Site of the Week
Posted: Fri 31 May, 2013 by: anthony-noel
Fetch Softworks’ website stands apart from the techie flavored neo sans trend preferred by most software developers and web professionals by using PampaType's Arlt, an unconventional, spicy text font.
Arlt Blanca, Arlt Blanca Italic, Arlt Gris, Arlt Gris Italic, Arlt Blanca Versalita & Arlt Gris Versalita by PampaType
Arlt is an intriguing choice for the headline and display type. A multifacted text face family built around a core of four styles (Blanca, Gris, Negra and Super Negra translate as light, regular, black and blacker than black), each with accompanying italic and small caps fonts, the full family includes titling variants — not used here incidentally — Deco forms, and seven versions with various levels of distressed outline.
As Arlt’s designer, Alejandro Lo Celso, says in the excellent extended description (click the "more" link):
"Arlt is a complex typeface. Its characters have vigorous counterforms. As individual shapes the letterforms can feel impulsive and capricious, but once they are combined into words, they look elegant and sober."
The three titling variants, which include an incised inline, were possibly a little too far out for Fetch’s purposes here. With tweaked spacing and finer contrast, they’re intended for larger settings like headlines, and with some attractive detailing they would work well in a genuine literary context, but here the designer probably felt the core text weights still had plenty of standout character.
Fetch’s designer has found plenty of interesting ways to make Arlt work to its full potential. They’ve used the small caps font for page titles and made good use of all caps settings to create a dynamic hierarchy. The italic capital Q, seen here in an H3 header, is pretty wonderful.

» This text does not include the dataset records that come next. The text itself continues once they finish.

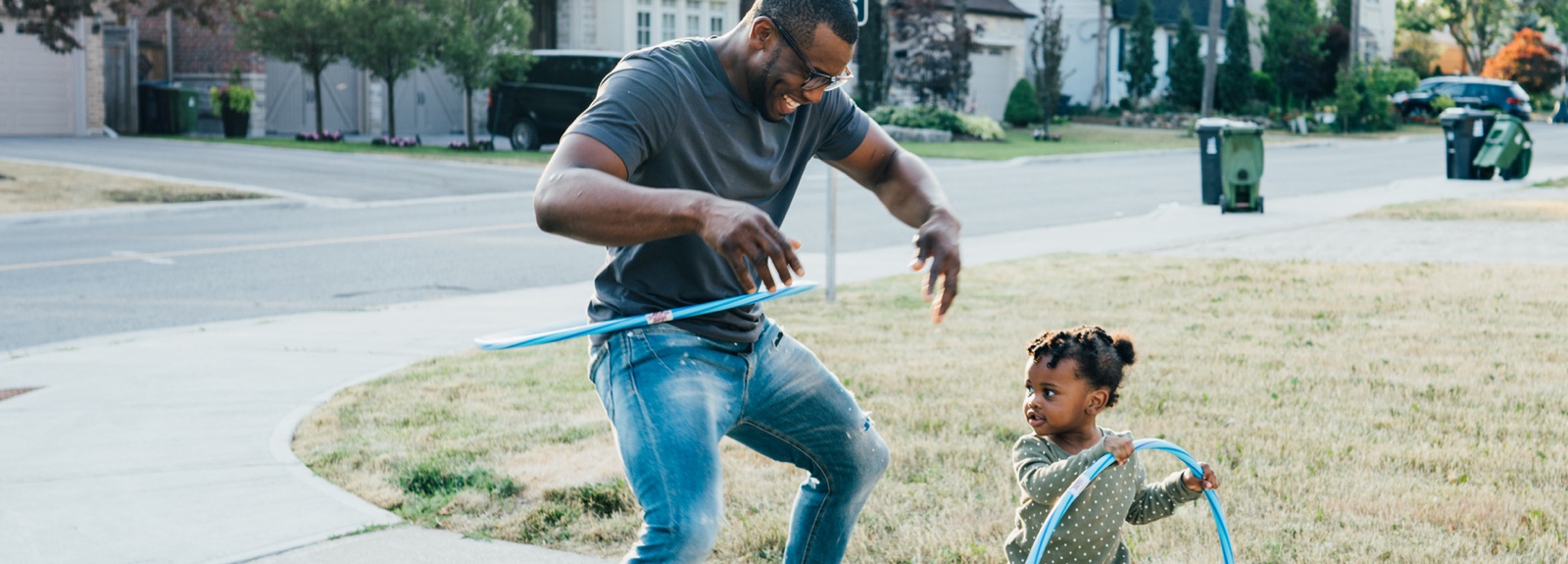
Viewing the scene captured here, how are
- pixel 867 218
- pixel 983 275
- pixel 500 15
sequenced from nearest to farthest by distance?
pixel 983 275, pixel 867 218, pixel 500 15

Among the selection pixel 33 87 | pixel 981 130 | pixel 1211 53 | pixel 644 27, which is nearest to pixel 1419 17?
pixel 1211 53

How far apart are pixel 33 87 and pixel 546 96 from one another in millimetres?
12306

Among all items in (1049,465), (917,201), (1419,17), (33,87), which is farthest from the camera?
(1419,17)

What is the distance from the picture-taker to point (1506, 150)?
21.9m

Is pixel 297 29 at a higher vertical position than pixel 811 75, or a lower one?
higher

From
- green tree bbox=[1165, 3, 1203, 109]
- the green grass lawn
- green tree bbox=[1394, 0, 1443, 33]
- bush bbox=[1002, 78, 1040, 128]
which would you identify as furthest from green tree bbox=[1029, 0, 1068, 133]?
green tree bbox=[1394, 0, 1443, 33]

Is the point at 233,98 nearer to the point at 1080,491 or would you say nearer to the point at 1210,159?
the point at 1210,159

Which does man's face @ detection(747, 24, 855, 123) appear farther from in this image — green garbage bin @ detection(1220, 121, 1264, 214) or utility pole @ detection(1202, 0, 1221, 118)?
utility pole @ detection(1202, 0, 1221, 118)

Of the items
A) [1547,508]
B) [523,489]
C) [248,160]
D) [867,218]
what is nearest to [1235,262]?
[867,218]

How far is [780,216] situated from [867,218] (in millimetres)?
13201

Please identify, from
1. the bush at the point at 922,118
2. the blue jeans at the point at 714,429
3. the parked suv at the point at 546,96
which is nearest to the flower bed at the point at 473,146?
the parked suv at the point at 546,96

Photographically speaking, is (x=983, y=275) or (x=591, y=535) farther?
(x=983, y=275)

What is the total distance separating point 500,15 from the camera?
2800 centimetres

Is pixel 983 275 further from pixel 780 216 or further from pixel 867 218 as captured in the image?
pixel 780 216
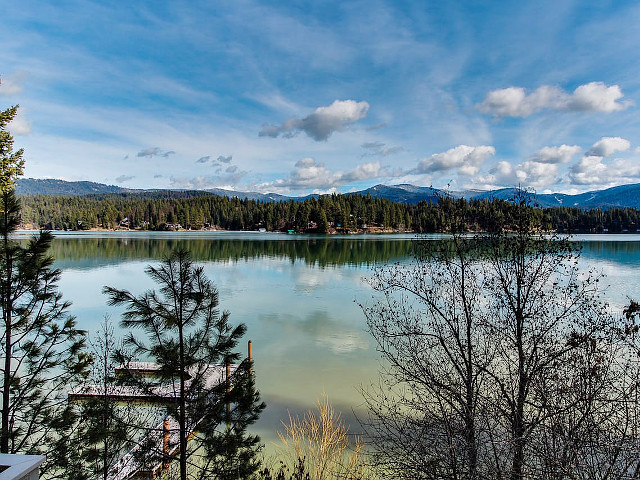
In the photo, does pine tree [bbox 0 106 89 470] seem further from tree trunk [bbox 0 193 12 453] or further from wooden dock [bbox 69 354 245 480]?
wooden dock [bbox 69 354 245 480]

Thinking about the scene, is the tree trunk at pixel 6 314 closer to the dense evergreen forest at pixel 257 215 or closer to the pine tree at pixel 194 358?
the pine tree at pixel 194 358

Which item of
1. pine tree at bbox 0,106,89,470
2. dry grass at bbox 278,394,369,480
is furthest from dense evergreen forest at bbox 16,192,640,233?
pine tree at bbox 0,106,89,470

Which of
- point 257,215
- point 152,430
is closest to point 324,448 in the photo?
point 152,430

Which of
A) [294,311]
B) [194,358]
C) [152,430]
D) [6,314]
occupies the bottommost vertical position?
[294,311]

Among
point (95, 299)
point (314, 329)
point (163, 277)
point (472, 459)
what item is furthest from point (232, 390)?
point (95, 299)

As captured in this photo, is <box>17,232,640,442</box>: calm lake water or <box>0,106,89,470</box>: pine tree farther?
<box>17,232,640,442</box>: calm lake water

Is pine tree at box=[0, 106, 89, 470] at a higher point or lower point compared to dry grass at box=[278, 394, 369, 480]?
higher

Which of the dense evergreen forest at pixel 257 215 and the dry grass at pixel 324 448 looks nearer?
the dry grass at pixel 324 448

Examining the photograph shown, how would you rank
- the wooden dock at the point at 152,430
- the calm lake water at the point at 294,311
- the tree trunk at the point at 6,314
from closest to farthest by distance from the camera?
the wooden dock at the point at 152,430 → the tree trunk at the point at 6,314 → the calm lake water at the point at 294,311

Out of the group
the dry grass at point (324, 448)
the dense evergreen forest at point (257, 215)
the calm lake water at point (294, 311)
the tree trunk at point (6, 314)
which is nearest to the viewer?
the tree trunk at point (6, 314)

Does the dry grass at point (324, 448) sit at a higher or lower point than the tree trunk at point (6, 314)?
lower

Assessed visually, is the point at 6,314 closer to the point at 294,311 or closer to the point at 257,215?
the point at 294,311

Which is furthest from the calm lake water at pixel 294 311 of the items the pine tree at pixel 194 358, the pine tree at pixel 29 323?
the pine tree at pixel 29 323

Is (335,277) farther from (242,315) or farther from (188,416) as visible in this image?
(188,416)
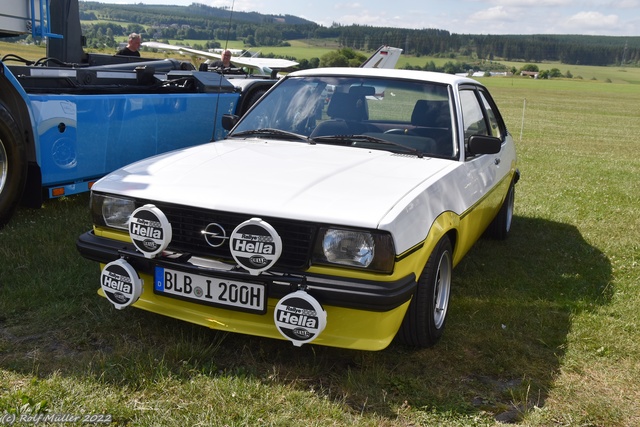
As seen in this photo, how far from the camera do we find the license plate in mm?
2953

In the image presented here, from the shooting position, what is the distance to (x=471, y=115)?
4.64 metres

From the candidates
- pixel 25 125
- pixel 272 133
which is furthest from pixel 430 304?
pixel 25 125

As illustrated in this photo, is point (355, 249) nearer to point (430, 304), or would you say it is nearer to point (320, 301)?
point (320, 301)

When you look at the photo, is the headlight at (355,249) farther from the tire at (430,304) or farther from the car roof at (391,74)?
the car roof at (391,74)

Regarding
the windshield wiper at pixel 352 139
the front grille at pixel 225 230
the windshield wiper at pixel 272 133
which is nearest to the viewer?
the front grille at pixel 225 230

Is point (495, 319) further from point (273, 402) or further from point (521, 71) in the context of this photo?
point (521, 71)

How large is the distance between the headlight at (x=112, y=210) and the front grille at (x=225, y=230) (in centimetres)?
12

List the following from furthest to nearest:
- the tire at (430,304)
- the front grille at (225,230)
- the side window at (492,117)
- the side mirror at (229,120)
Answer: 1. the side window at (492,117)
2. the side mirror at (229,120)
3. the tire at (430,304)
4. the front grille at (225,230)

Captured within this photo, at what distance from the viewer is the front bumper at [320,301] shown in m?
2.86

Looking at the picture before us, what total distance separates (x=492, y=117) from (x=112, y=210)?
3.44 meters

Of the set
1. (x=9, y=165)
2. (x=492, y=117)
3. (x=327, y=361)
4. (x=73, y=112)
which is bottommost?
(x=327, y=361)

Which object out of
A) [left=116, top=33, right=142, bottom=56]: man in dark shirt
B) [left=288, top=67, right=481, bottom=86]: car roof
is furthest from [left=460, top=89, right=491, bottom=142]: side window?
[left=116, top=33, right=142, bottom=56]: man in dark shirt

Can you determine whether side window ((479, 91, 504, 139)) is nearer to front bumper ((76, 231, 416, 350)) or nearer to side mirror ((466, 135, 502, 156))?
side mirror ((466, 135, 502, 156))

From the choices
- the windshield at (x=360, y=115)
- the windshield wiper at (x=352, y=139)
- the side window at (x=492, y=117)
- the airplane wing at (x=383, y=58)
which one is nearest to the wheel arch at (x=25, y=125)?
the windshield at (x=360, y=115)
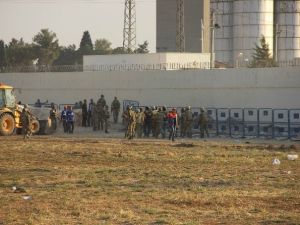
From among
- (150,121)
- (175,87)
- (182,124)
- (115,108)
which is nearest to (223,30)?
(175,87)

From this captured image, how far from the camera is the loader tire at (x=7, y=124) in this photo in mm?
35219

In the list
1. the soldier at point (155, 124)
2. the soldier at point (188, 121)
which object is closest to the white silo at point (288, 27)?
the soldier at point (188, 121)

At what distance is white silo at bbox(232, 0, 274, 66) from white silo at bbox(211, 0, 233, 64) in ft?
2.33

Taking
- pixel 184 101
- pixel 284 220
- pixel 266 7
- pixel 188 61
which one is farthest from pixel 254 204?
pixel 266 7

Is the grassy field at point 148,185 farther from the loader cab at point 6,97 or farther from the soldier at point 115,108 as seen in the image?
the soldier at point 115,108

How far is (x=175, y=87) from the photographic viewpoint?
44781 mm

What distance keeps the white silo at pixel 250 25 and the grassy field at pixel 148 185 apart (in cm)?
4473

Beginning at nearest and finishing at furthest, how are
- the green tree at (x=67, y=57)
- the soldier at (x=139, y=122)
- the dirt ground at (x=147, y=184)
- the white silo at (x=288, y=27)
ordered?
the dirt ground at (x=147, y=184), the soldier at (x=139, y=122), the white silo at (x=288, y=27), the green tree at (x=67, y=57)

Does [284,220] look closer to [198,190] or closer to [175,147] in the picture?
[198,190]

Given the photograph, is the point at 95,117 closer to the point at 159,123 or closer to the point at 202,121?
the point at 159,123

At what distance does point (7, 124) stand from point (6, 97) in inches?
53.1

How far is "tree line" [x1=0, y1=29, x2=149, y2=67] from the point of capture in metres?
103

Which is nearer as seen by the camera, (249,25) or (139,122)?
(139,122)

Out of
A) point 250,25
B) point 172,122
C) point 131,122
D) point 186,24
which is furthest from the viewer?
point 186,24
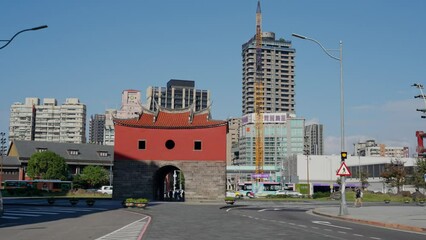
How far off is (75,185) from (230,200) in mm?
59677

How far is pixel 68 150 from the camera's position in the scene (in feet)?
377

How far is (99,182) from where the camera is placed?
10906cm

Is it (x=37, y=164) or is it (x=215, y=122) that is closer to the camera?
(x=215, y=122)

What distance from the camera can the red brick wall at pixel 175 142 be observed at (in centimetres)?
5944

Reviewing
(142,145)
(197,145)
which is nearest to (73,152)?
(142,145)

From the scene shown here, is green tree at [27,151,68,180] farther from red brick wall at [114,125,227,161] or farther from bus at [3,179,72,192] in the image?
red brick wall at [114,125,227,161]

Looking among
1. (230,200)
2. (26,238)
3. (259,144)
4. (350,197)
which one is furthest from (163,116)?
(259,144)

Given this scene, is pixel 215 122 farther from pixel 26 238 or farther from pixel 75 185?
pixel 75 185

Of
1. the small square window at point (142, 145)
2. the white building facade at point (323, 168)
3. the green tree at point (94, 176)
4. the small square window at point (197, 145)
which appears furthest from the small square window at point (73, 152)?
the small square window at point (197, 145)

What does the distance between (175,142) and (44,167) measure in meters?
49.1

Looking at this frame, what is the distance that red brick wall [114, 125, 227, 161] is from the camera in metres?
59.4

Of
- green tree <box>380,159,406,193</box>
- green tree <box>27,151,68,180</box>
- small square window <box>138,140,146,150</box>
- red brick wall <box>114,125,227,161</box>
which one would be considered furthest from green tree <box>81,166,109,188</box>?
green tree <box>380,159,406,193</box>

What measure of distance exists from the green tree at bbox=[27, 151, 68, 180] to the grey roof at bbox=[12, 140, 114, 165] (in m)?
10.4

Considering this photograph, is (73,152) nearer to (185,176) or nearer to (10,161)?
(10,161)
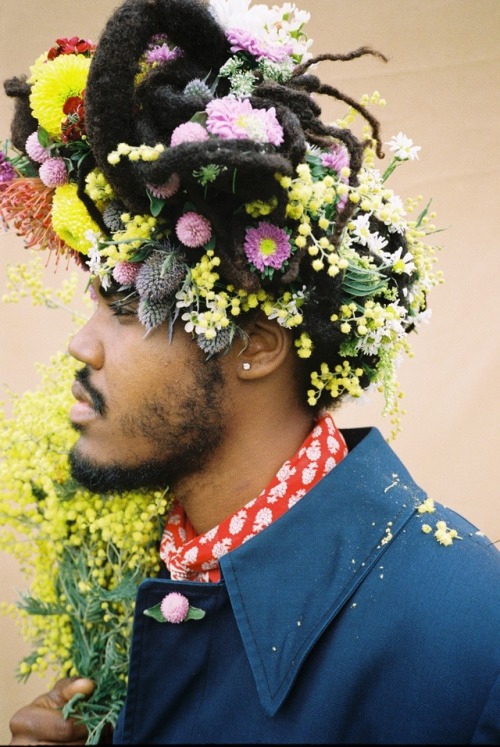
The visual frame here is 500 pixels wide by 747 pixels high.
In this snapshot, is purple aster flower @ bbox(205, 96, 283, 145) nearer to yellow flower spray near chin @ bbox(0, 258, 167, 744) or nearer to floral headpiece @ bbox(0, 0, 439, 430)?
floral headpiece @ bbox(0, 0, 439, 430)

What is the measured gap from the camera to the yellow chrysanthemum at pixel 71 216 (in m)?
1.65

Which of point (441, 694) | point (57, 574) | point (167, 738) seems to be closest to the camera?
point (441, 694)

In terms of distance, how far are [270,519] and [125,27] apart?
1.07m

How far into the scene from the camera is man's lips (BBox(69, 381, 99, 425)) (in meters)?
1.79

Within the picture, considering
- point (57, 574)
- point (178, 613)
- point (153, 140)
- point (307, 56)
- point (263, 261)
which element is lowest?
point (57, 574)

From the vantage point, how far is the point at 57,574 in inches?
78.6

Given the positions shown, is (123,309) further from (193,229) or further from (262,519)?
(262,519)

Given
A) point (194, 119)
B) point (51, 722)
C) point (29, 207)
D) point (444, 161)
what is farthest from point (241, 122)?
point (444, 161)

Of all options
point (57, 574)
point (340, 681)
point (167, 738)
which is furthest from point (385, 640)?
point (57, 574)

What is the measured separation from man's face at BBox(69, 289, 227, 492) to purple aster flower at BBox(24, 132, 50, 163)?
33cm

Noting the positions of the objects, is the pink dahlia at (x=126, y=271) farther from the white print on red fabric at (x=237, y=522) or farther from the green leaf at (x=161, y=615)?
the green leaf at (x=161, y=615)

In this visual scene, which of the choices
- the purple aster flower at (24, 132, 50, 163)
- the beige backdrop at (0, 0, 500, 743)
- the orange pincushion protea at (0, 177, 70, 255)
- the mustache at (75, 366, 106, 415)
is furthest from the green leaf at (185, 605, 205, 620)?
the beige backdrop at (0, 0, 500, 743)

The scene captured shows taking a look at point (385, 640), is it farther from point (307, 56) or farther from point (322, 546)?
point (307, 56)

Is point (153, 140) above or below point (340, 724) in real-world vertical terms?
above
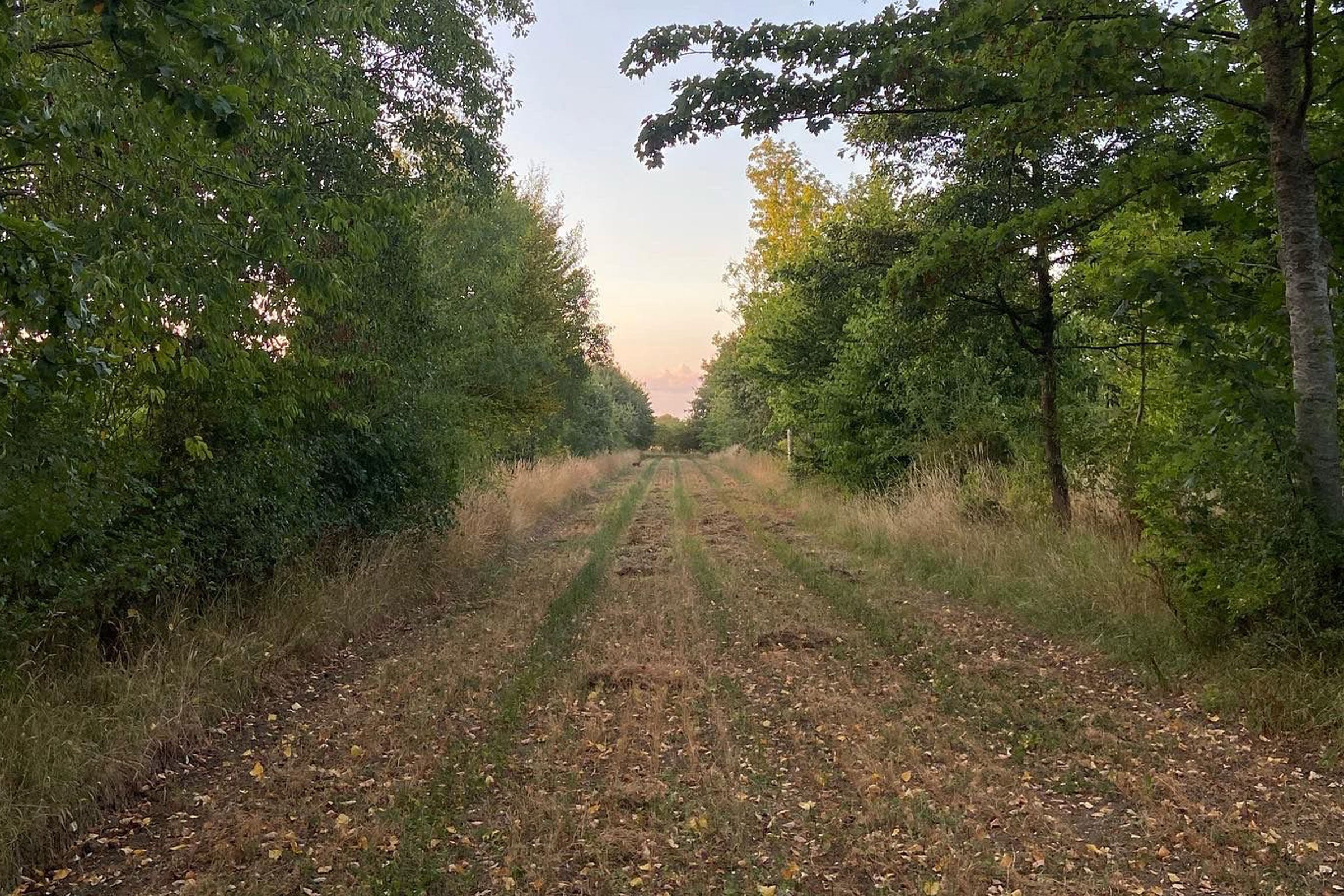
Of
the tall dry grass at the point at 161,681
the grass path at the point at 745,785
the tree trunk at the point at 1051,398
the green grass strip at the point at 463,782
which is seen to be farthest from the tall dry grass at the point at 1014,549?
the tall dry grass at the point at 161,681

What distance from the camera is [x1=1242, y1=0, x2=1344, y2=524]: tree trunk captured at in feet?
16.6

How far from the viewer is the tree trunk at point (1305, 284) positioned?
5.07 meters

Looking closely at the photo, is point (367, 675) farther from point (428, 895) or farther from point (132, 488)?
point (428, 895)

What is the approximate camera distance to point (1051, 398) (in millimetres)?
9461

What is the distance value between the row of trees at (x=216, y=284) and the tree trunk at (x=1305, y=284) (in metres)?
6.08

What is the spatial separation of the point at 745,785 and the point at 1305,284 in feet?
16.1

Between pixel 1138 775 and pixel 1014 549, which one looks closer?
pixel 1138 775

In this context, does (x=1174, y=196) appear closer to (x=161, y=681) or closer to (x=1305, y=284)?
(x=1305, y=284)

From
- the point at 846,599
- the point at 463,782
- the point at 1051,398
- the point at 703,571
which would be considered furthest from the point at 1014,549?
the point at 463,782

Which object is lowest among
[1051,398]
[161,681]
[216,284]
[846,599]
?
[846,599]

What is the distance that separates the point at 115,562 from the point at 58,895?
244cm

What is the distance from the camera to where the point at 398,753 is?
15.5 ft

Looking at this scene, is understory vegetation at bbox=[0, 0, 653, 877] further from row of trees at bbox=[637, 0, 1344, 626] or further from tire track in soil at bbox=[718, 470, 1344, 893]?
tire track in soil at bbox=[718, 470, 1344, 893]

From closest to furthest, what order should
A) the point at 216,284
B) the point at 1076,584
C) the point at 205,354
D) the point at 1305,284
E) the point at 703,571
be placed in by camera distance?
the point at 216,284, the point at 205,354, the point at 1305,284, the point at 1076,584, the point at 703,571
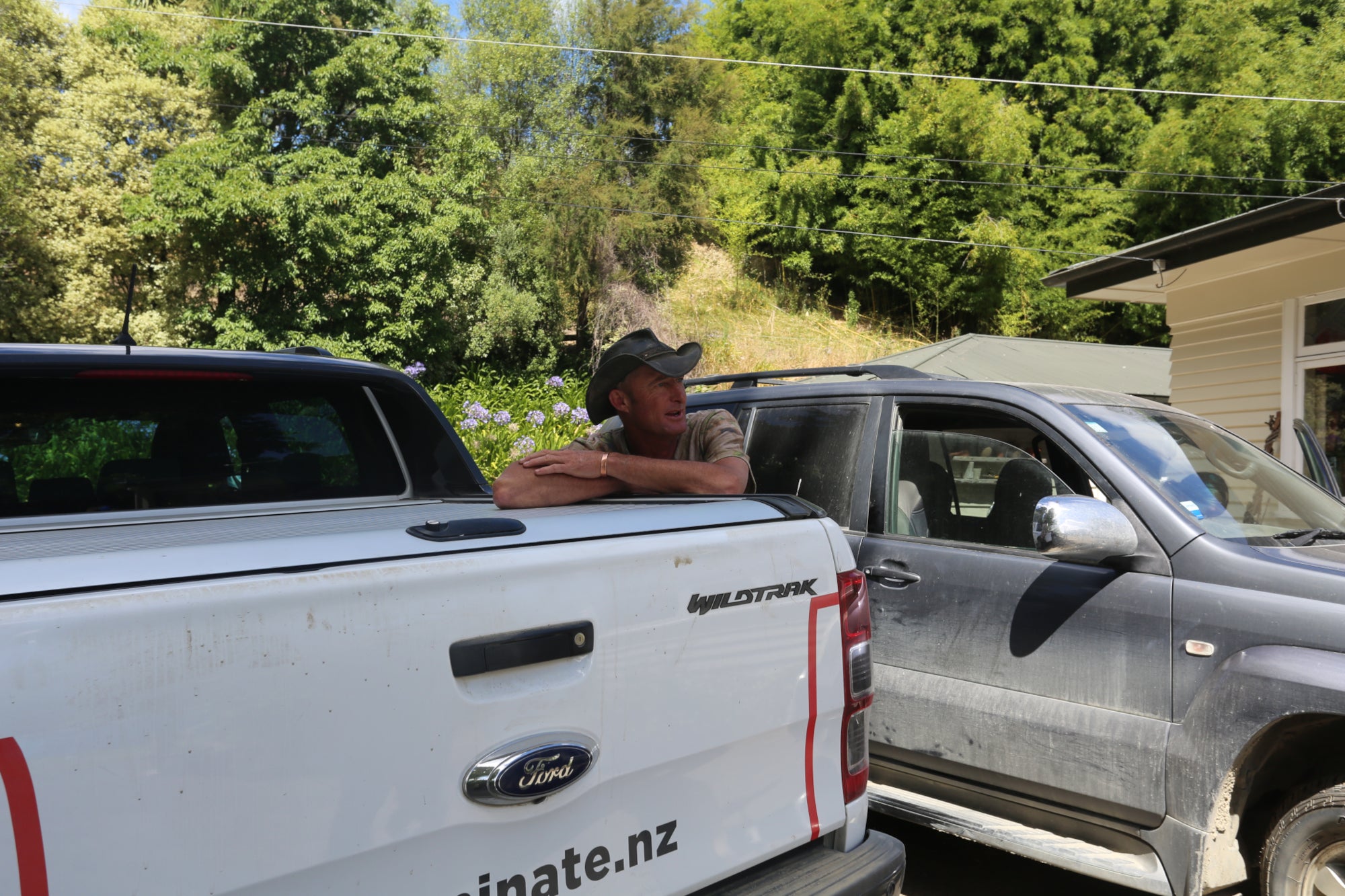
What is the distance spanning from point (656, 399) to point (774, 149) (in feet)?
109

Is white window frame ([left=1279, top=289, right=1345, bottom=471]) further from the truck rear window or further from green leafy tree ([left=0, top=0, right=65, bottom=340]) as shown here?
green leafy tree ([left=0, top=0, right=65, bottom=340])

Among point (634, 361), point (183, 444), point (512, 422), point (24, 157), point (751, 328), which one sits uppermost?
point (24, 157)

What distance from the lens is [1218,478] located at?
3.55 meters

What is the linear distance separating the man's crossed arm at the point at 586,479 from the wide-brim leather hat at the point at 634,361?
0.46 meters

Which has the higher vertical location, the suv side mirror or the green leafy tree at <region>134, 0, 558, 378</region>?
the green leafy tree at <region>134, 0, 558, 378</region>

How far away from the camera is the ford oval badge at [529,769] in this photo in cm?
163

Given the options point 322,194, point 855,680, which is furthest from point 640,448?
point 322,194

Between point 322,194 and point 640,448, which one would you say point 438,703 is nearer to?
point 640,448

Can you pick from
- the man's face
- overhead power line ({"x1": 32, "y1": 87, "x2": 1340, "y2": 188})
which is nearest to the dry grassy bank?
overhead power line ({"x1": 32, "y1": 87, "x2": 1340, "y2": 188})

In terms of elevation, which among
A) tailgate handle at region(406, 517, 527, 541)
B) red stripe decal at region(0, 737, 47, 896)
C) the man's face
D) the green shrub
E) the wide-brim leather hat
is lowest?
the green shrub

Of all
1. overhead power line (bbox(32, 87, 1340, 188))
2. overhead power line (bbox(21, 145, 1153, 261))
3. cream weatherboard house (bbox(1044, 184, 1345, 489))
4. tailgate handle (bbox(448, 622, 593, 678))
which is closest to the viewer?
tailgate handle (bbox(448, 622, 593, 678))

Most notably though, visitors using any of the browsers that support OpenType features will see discretionary ligatures in the titles, such as the st combination in the headline for Fetch’s product page, as well as the more conventional ligatures such as the fi combination.
Discretionary ligatures have been enabled by using the font-feature-settings CSS property, and applying it to the body selector. As mentioned, support for OpenType features is limited, but normal ligatures can be turned on using the OptimizeLegibility property.
KOROLEV COMPRESSED LIGHT BY DEVICE FONTS
Korolev Compressed by Device Fonts is a geometric sans based on lettering found on Soviet propaganda posters. Its outline is probably derived from drawings made using a ruler and compass, and this geometric character is more in line with the contemporary fashion popular with software developers and web- and technology-based brands.
In contrast to Arlt though, it is used only occasionally and doesn’t contribute much to the overall aesthetic. Its main function is a label, appearing as tab on the project pages as a way to navigate between the two products, and is used in a vertical stack for date blocks on news and blog post entries.
Proxima Nova by Mark Simonson
Visually, Proxima Nova is the least prominent of the three webfonts in use, but it does perform an important function as the typeface used for all navigation elements, in the main and secondary menu blocks and in the links to product download, purchase and support pages.